登録:2022-11-08 03:11 修正:2022-11-08 09:21
『人種という神話』ロバート・サスマン著、キム・スンジン訳、チワサラン刊
//ハンギョレ新聞社

 1950年7月、ユネスコ(UNESCO)は「人種は生物学的実在ではなく社会的神話」であり、「生物学は人類の普遍的同質性を証明した」と宣言した。人類学、遺伝学、生物学、社会学、心理学などの関連分野の専門家たちが膨大な研究結果にもとづいて発表した声明だった。それから70年あまりが過ぎた今も、「人種(主義)」は依然として似非科学の外皮をまとい、偏見と嫌悪、排除と差別を伝染させる。

 人種主義とは、人類は肌の色、血統、文化、宗教などによって差別的序列で区別されるという信念だ。非キリスト教徒の迫害、黒人奴隷制、ユダヤ人やジプシーの虐殺の「科学的」根拠だった。人種とは実体なのか。結論から言えば、政治的正しさや倫理的態度以前に、科学的に何の根拠もない。生物学的にホモサピエンス(現生人類)は亜種(下位種)さえない単一種だ。人間の遺伝子の差は集団間より集団内の個人間の方が大きい。

 米国の人類学者ロバート・ウォルド・サスマンの『人種という神話』(キム・スンジン訳、チワサラン刊)は、15世紀から現在まで欧州とアメリカ大陸の植民地で跋扈(ばっこ)する人種主義の系譜を追跡し、「無知、感情、憎悪、偏見にもとづいた(…)不寛容はなぜ『平らな地球』と同様に根拠がないのか」を、様々な史料と各時代の言説、科学的データで示している。

 15世紀のスペインでは、もともとはキリスト教徒と改宗ユダヤ人キリスト教徒を生物学的に区別しようとした。
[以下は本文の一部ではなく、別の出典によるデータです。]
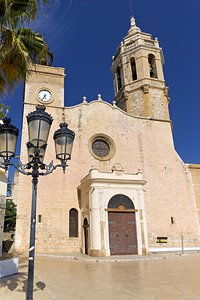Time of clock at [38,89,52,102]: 5:35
宗教裁判は「純粋でない血統」を判別する手段だった。その後500年近くにわたって、欧州において「他者」を説明する理論には2大軸があった。「多元発生説」は、西欧キリスト教徒ではない人間は神がアダムを作る前から地球にいた原始人種だというもの。「一元発生説」は、すべての人間は神の創造物ではあるが、一部が理想的でない環境条件のせいで衰退したというもの。いずれにせよ、西欧人が優れているという確信は同じだった。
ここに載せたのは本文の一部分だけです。